• STATED EXERCISE 1: In the forum thread about Logan, at what age did riddle03's dog Tanner start turning white?

• TEXT EXCERPT:
====================

# You asked for pictures.. Sweet old man Logan



## olik (Apr 13, 2008)

what a sweety!


----------



## maggie1951 (Apr 20, 2007)

He is just so lovely i just love the grey face so beautiful


----------



## nixietink (Apr 3, 2008)

So sweet...I just love the old white face.


----------



## cannondog (Oct 10, 2008)

Awwwww....what a sweet boy


----------



## riddle03 (Jun 9, 2005)

Love the white face. My Tanner started turning white when he was only 4-5 yrs. old. He will be 9 in September. Great pictures of Logan.


----------



## goldensmum (Oct 23, 2007)

What a sweetie - love that 2nd pic - he looks so peaceful dozing


----------



## 3SweetGoldens (Feb 28, 2007)

Logan is a total sweetheart .....just LOVE his gentle, sweet face! :smooch:


----------



## jealous1 (Dec 7, 2007)

What a cutie-pie! He has a face you just want to kiss and cuddle.


----------



## Faith's mommy (Feb 26, 2007)

oh, i love those! :--heart:


----------



## LogansMama (Mar 7, 2009)

jealous1 said:


> What a cutie-pie! He has a face you just want to kiss and cuddle.

====================

• Stored records:
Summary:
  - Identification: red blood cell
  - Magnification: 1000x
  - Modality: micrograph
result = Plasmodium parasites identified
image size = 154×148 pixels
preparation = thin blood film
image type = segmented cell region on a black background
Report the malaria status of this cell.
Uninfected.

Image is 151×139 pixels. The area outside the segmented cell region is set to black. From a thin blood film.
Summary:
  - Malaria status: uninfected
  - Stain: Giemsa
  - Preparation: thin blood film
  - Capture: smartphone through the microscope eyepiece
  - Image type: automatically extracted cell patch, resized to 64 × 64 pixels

====================

• STATED EXERCISE 2: Copy out the part of the listing that runs from its first line through the line containing "Uninfected.", keeping every line exactly as it is.

• RIGHT ANSWER 1: Tanner started turning white when he was only 4-5 years old.

• RIGHT ANSWER 2:
Summary:
  - Identification: red blood cell
  - Magnification: 1000x
  - Modality: micrograph
result = Plasmodium parasites identified
image size = 154×148 pixels
preparation = thin blood film
image type = segmented cell region on a black background
Report the malaria status of this cell.
Uninfected.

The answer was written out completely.